Input data Start Marker

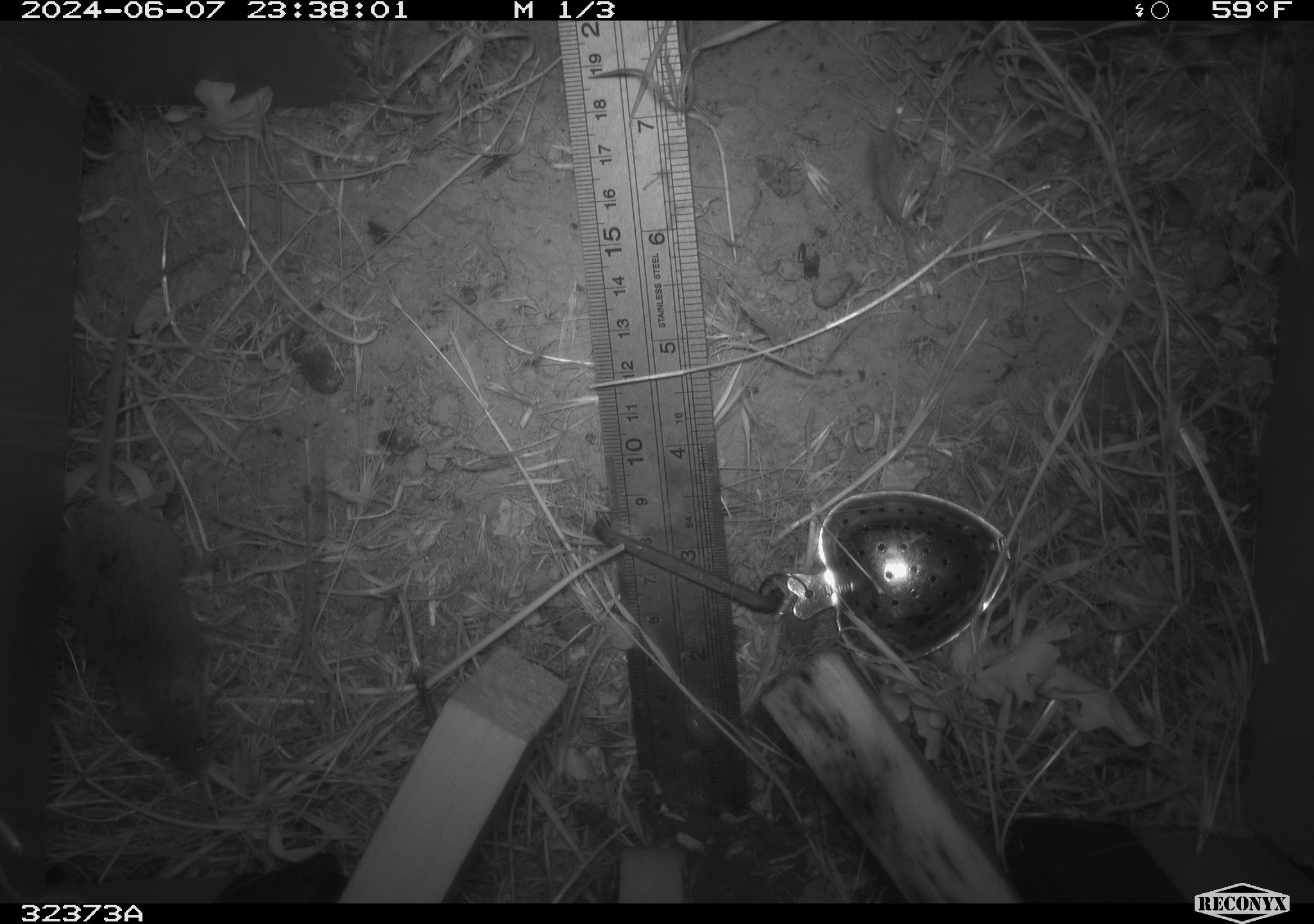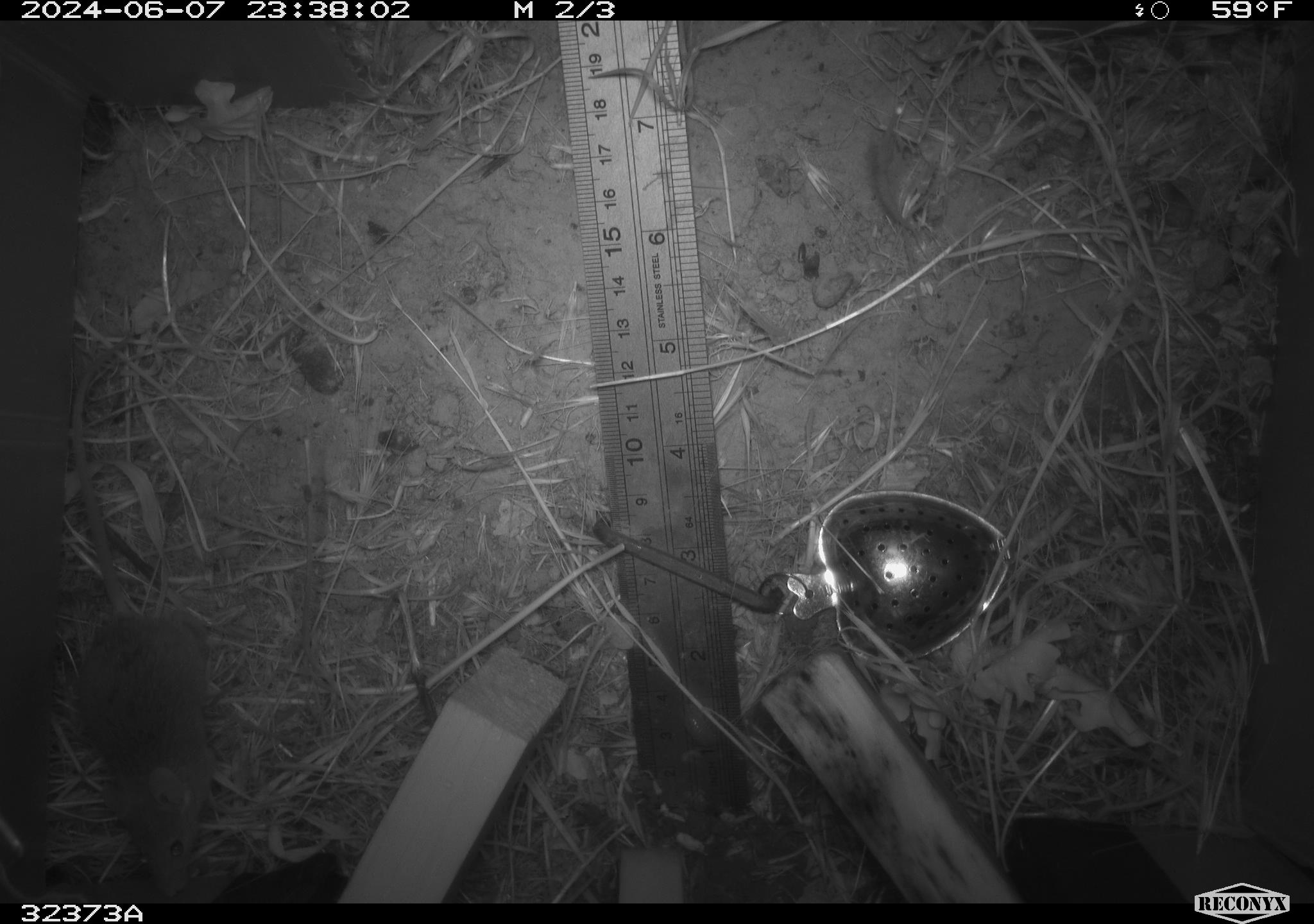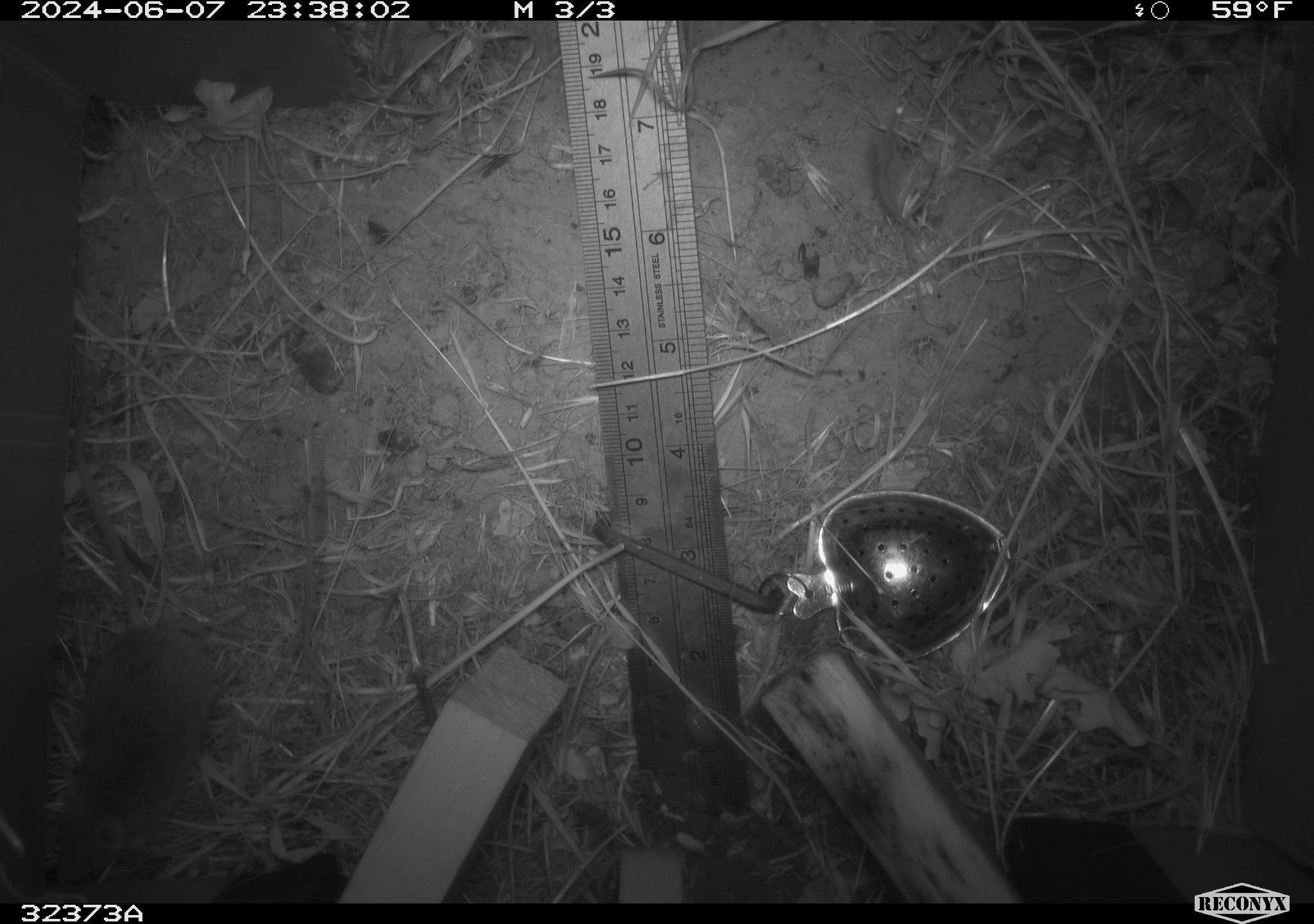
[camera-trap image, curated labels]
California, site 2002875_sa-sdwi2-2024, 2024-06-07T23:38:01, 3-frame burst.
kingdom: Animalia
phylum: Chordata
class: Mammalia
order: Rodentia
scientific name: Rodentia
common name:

Input data End Marker

(Problem details)
Output a faithful copy of the data, with each picture left out.

(Finished task)
[camera-trap image, curated labels]
California, site 2002875_sa-sdwi2-2024, 2024-06-07T23:38:01, 3-frame burst.
kingdom: Animalia
phylum: Chordata
class: Mammalia
order: Rodentia
scientific name: Rodentia
common name:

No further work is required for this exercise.